Bispecific repurposed medicines targeting the viral and immunological arms of COVID-19.
Redhead MA., Owen CD., Brewitz L., Collette AH., Lukacik P., Strain-Damerell C., Robinson SW., Collins PM., Schäfer P., Swindells M., Radoux CJ., Hopkins IN., Fearon D., Douangamath A., von Delft F., Malla TR., Vangeel L., Vercruysse T., Thibaut J., Leyssen P., Nguyen T-T., Hull M., Tumber A., Hallett DJ., Schofield CJ., Stuart DI., Hopkins AL., Walsh MA.

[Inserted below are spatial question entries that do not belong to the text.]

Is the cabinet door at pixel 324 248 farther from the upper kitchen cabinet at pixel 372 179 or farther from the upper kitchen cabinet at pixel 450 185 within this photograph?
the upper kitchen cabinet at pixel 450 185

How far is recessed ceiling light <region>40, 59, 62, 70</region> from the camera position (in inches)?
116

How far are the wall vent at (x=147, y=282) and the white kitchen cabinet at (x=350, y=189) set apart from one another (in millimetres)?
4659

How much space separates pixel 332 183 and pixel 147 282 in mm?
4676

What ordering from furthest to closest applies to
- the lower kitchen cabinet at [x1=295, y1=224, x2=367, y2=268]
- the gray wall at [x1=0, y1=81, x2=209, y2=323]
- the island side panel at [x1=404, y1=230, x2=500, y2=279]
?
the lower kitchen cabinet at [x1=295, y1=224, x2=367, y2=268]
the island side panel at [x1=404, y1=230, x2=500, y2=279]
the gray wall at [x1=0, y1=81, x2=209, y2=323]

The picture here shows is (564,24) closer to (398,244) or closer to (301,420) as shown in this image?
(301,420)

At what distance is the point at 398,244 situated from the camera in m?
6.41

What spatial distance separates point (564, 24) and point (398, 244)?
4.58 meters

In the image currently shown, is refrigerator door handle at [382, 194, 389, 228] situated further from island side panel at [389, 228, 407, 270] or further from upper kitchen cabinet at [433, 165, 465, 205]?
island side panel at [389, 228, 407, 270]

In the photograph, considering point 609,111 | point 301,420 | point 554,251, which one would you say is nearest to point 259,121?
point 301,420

Effective agents to treat coronavirus infection are urgently required, not only to treat COVID-19, but to prepare for future outbreaks. Repurposed anti-virals such as remdesivir and human anti-inflammatories such as barcitinib have received emergency approval but their overall benefits remain unclear. Vaccines are the most promising prospect for COVID-19, but will need to be redeveloped for any future coronavirus outbreak. Protecting against future outbreaks requires the identification of targets that are conserved between coronavirus strains and amenable to drug discovery. Two such targets are the main protease (Mpro) and the papain-like protease (PLpro) which are essential for the coronavirus replication cycle. We describe the discovery of two non-antiviral therapeutic agents, the caspase-1 inhibitor SDZ 224015 and Tarloxotinib that target Mpro and PLpro, respectively. These were identified through extensive experimental screens of the drug repurposing ReFRAME library of 12,000 therapeutic agents. The caspase-1 inhibitor SDZ 224015, was found to be a potent irreversible inhibitor of Mpro (IC50 30 nM) while Tarloxotinib, a clinical stage epidermal growth factor receptor inhibitor, is a sub micromolar inhibitor of PLpro (IC50 300 nM, Ki 200 nM) and is the first reported PLpro inhibitor with drug-like properties. SDZ 224015 and Tarloxotinib have both undergone safety evaluation in humans and hence are candidates for COVID-19 clinical evaluation.